- WRITTEN REQUEST -
Copy out the lines below word for word, keeping every character as it appears.

- THE DATA -
** Start **

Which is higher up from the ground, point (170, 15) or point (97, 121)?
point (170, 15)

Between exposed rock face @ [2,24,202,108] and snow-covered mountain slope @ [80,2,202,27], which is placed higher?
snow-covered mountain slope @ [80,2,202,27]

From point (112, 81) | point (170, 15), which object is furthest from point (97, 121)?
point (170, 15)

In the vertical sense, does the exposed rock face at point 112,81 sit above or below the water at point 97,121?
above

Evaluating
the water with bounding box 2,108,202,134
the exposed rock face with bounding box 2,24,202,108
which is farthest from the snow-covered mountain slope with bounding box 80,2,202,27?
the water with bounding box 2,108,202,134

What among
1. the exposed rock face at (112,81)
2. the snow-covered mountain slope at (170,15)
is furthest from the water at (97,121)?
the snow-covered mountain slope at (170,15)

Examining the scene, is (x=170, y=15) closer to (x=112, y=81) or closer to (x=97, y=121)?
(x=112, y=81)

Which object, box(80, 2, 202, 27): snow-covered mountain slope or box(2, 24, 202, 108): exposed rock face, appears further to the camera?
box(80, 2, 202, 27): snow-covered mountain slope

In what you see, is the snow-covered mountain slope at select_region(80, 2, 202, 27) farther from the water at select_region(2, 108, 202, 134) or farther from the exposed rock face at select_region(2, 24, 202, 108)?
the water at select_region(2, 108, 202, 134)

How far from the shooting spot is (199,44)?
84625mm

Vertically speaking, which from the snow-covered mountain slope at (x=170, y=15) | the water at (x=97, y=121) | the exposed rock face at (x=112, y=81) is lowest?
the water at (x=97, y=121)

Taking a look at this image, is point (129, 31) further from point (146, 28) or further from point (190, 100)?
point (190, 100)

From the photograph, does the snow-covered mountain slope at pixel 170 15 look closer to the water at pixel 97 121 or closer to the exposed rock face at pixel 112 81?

** End **

- RESULT FOR THIS EXERCISE -
Which is higher up from the ground, point (170, 15) or point (97, 121)?
point (170, 15)

Between exposed rock face @ [2,24,202,108] and snow-covered mountain slope @ [80,2,202,27], which is placed higher?
snow-covered mountain slope @ [80,2,202,27]

From point (112, 81) | point (170, 15), which object is furthest from point (97, 121)?
point (170, 15)

In the vertical sense, does the exposed rock face at point 112,81 sit above or below the water at point 97,121?
above

Evaluating
the water with bounding box 2,108,202,134
the exposed rock face with bounding box 2,24,202,108
which is farthest from the snow-covered mountain slope with bounding box 80,2,202,27?
the water with bounding box 2,108,202,134

What among
1. the exposed rock face at (112,81)
2. the snow-covered mountain slope at (170,15)
is furthest from the water at (97,121)?
the snow-covered mountain slope at (170,15)

Examining the scene, is (x=170, y=15) closer to (x=112, y=81) or closer to (x=97, y=121)?
(x=112, y=81)

Which object, box(80, 2, 202, 27): snow-covered mountain slope or box(2, 24, 202, 108): exposed rock face, appears further to the camera?
box(80, 2, 202, 27): snow-covered mountain slope

In what you see, is the snow-covered mountain slope at select_region(80, 2, 202, 27) farther from the water at select_region(2, 108, 202, 134) or farther from the exposed rock face at select_region(2, 24, 202, 108)?
the water at select_region(2, 108, 202, 134)

How far from the shooting spot is (199,44)?
84625mm

Vertically speaking, which from the snow-covered mountain slope at (x=170, y=15) | the water at (x=97, y=121) | the exposed rock face at (x=112, y=81) is lowest?
the water at (x=97, y=121)

Taking a look at this image, is point (129, 31) further from point (146, 28) or further from point (190, 100)?
point (190, 100)

From the photograph, does the snow-covered mountain slope at pixel 170 15 look closer to the water at pixel 97 121 or closer to the exposed rock face at pixel 112 81?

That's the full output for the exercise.